Creationists love Sir Fred Hoyle’s vivid metaphor for his own misunderstanding of natural selection. It is as if a hurricane, blowing though a junkyard, had the good fortune to assemble a Boeing 747. Hoyle’s point is about statistical improbability. Our answer, yours and mine and Stephen Gould’s, is that natural selection is cumulative. There is a ratchet, such that small gains are saved. The hurricane doesn’t spontaneously assemble the airliner in one go. Small improvements are added bit by bit. To change the metaphor, however daunting the sheer cliffs that the adaptive mountain first presents, graded ramps can be found the other side and the peak eventually scaled. Adaptive evolution must be gradual and cumulative, not because the evidence supports it (though it does) but because nothing except gradual accumulation could, in principle, do the job of solving the 747 riddle. Even divine creation wouldn’t help. Quite the contrary since any entity complicated and intelligent enough to perform the creative rôle would itself be the ultimate 747. And for exactly the same reason the evolution of complex, many-parted adaptations must be progressive. Later descendants will have accumulated a larger number of components towards the adaptive combination than earlier ancestors.
The evolution of the vertebrate eye must have been progressive. Ancient ancestors had a very simple eye, containing only a few features good for seeing. We don’t need evidence for this (although it is nice that it is there). It has to be true because the alternative – an initially complex eye, well-endowed with features good for seeing – pitches us right back to Hoyle country and the sheer cliff of improbability. There must be a ramp of step-by-step progress towards the modern, multifeatured descendant of that optical prototype. Of course, in this case, modern analogs of every step up the ramp can be found, working serviceably in dozens of eyes dotted independently around the animal kingdom. But even without these examples, we could be confident that there must have been a gradual, progressive increase in the number of features which an engineer would recognize as contributing towards optical quality. Without stirring from our armchair, we can see that it must be so.
Darwin himself understood this kind of argument clearly, which is why he was such a staunch gradualist. Incidentally, it is also why Gould is unjust when he implies, not in this book but in many other places, that Darwin was against the spirit of punctuationism.
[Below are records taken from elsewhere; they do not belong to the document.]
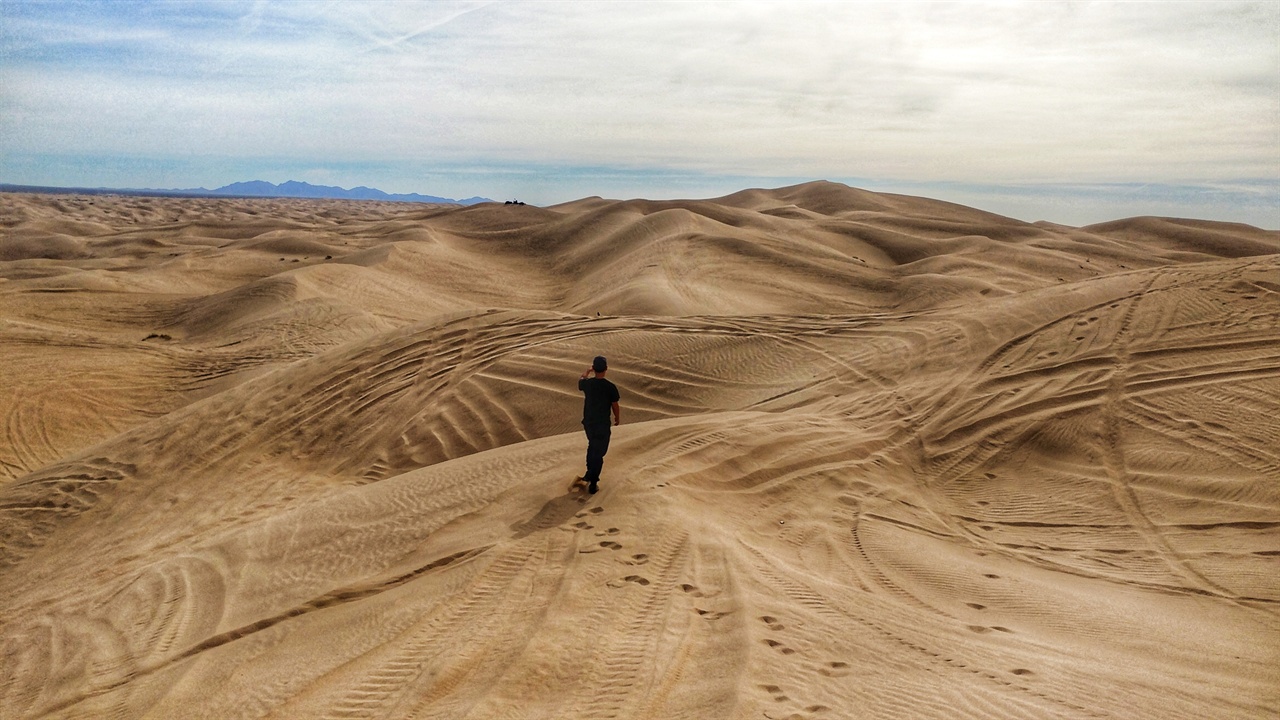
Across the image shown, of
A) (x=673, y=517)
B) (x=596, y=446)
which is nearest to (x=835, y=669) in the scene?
(x=673, y=517)

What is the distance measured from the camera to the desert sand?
16.2 ft

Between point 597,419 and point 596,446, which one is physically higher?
point 597,419

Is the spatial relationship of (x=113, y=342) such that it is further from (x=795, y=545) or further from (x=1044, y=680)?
(x=1044, y=680)

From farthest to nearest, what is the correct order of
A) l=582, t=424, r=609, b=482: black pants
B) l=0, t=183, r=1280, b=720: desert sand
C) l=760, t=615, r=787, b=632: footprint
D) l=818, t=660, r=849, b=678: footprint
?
1. l=582, t=424, r=609, b=482: black pants
2. l=760, t=615, r=787, b=632: footprint
3. l=0, t=183, r=1280, b=720: desert sand
4. l=818, t=660, r=849, b=678: footprint

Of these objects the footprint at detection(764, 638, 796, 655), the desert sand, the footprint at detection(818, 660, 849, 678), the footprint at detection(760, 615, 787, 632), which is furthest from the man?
the footprint at detection(818, 660, 849, 678)

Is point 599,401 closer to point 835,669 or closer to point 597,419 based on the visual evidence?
point 597,419

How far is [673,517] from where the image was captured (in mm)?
7160

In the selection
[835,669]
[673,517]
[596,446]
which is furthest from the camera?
[596,446]

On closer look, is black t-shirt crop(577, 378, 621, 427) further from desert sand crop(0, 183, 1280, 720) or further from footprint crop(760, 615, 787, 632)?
footprint crop(760, 615, 787, 632)

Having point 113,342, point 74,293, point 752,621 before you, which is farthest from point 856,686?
point 74,293

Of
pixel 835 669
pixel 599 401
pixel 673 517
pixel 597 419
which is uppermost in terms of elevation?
pixel 599 401

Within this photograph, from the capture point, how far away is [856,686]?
4633 mm

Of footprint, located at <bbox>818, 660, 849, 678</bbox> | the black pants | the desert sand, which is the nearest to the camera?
footprint, located at <bbox>818, 660, 849, 678</bbox>

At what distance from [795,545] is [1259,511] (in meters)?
5.13
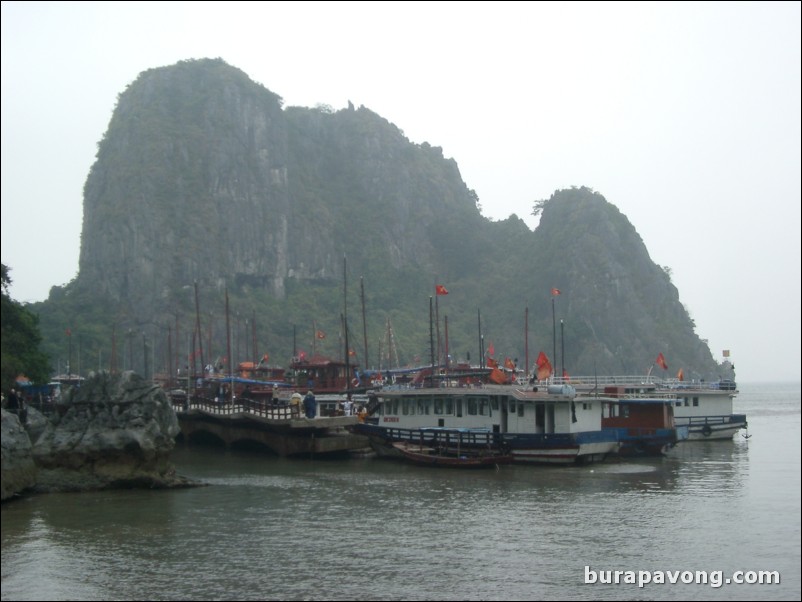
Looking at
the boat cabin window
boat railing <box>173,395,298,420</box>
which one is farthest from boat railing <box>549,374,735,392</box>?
boat railing <box>173,395,298,420</box>

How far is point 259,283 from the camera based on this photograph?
540 ft

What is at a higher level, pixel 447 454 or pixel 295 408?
pixel 295 408

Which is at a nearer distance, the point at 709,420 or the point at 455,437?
the point at 455,437

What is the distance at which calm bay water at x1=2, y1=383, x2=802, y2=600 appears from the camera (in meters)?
18.4

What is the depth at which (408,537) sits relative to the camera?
23.5m

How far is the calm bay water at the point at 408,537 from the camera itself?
18406 millimetres

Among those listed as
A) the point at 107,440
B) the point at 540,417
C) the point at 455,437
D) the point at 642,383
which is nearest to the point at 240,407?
the point at 455,437

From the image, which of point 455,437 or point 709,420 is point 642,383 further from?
point 455,437

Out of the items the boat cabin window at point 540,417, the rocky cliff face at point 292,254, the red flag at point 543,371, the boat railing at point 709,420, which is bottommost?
the boat railing at point 709,420

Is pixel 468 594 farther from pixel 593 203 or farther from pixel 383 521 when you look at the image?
pixel 593 203

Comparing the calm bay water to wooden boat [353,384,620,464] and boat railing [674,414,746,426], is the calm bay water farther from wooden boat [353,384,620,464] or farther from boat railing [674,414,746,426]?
boat railing [674,414,746,426]

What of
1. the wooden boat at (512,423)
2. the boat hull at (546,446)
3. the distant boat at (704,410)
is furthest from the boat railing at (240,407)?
the distant boat at (704,410)

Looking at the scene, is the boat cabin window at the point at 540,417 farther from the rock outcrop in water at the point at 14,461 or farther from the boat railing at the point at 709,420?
the rock outcrop in water at the point at 14,461

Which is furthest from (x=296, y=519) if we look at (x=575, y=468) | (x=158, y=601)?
(x=575, y=468)
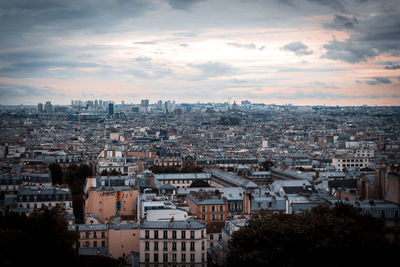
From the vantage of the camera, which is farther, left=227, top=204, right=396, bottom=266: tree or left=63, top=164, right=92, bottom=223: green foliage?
left=63, top=164, right=92, bottom=223: green foliage

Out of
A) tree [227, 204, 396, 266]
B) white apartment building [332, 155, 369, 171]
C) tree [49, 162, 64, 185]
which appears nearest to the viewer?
tree [227, 204, 396, 266]

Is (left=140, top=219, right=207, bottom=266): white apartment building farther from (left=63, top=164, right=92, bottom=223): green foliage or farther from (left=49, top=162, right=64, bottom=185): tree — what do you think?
(left=49, top=162, right=64, bottom=185): tree

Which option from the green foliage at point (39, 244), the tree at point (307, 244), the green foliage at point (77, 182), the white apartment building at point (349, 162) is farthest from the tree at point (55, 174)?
the tree at point (307, 244)

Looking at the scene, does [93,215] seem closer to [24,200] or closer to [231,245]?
[24,200]

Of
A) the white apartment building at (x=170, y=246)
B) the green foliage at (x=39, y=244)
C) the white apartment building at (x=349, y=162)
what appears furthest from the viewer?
the white apartment building at (x=349, y=162)

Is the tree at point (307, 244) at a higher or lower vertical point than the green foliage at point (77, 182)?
higher

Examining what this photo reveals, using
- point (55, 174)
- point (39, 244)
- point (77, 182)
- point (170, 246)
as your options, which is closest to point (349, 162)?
point (55, 174)

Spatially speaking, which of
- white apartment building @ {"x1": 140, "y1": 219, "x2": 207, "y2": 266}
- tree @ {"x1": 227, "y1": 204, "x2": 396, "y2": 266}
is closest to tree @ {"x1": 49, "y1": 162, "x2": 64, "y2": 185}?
white apartment building @ {"x1": 140, "y1": 219, "x2": 207, "y2": 266}

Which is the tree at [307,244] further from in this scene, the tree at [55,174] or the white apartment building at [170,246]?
the tree at [55,174]
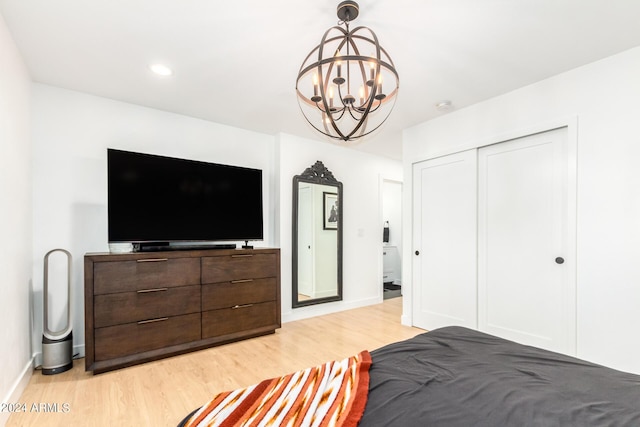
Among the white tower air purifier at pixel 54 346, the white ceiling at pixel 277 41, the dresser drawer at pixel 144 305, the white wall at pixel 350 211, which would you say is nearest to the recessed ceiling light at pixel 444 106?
the white ceiling at pixel 277 41

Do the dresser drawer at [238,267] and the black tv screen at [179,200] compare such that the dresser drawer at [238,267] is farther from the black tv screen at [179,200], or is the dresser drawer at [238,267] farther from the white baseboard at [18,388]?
the white baseboard at [18,388]

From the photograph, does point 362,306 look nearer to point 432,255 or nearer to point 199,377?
point 432,255

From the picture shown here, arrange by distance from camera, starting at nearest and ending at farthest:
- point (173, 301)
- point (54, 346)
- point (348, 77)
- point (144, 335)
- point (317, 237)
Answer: point (348, 77) → point (54, 346) → point (144, 335) → point (173, 301) → point (317, 237)

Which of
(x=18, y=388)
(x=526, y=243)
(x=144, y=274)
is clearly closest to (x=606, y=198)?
(x=526, y=243)

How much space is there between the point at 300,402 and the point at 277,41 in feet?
7.11

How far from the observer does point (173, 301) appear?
293 cm

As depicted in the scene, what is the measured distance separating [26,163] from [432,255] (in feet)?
13.0

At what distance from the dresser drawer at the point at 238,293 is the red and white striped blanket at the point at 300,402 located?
199 centimetres

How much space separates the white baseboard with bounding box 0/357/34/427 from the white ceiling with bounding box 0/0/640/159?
2.34 metres

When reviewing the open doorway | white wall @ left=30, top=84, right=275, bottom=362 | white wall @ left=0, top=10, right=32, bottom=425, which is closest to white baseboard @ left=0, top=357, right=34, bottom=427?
white wall @ left=0, top=10, right=32, bottom=425

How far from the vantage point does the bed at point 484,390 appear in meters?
0.99

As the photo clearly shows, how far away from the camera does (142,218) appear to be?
2.92 m

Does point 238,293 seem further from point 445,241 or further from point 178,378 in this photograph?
point 445,241

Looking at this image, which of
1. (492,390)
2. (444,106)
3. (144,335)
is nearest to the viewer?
(492,390)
The theory of punctuated equilibrium itself is gradualist (by Gad it had better be) in the sense in which Darwin was a gradualist – the sense in which all sane evolutionists must be gradualists, at least where complex adaptations are concerned. It is just that, if punctuationism is right, the progressive, gradualistic steps are compressed into a timeframe which the fossil record does not resolve. Gould admits this when pressed, but he isn’t pressed often enough.
Mark Ridley quotes Darwin on orchids, in a letter to Asa Gray: "It is impossible to imagine so many co-adaptations being formed all by a chance blow". As Ridley (1982) goes on, "The evolution of complex organs had to be gradual because all the correct changes would not occur in a single large mutation." And gradual, in this context, needs to mean progressive in my ‘adaptationist’ sense. The evolution of anything as complex as an advanced orchid was progressive. So was the evolution of echolocation in bats and river dolphins – progressive over many many steps. So was the evolution of electrolocation in fish, and of skull dislocation in snakes for swallowing large prey. So was the evolution of the complex of adaptations that equips cheetahs to kill, and the corresponding complex that equips gazelles to escape.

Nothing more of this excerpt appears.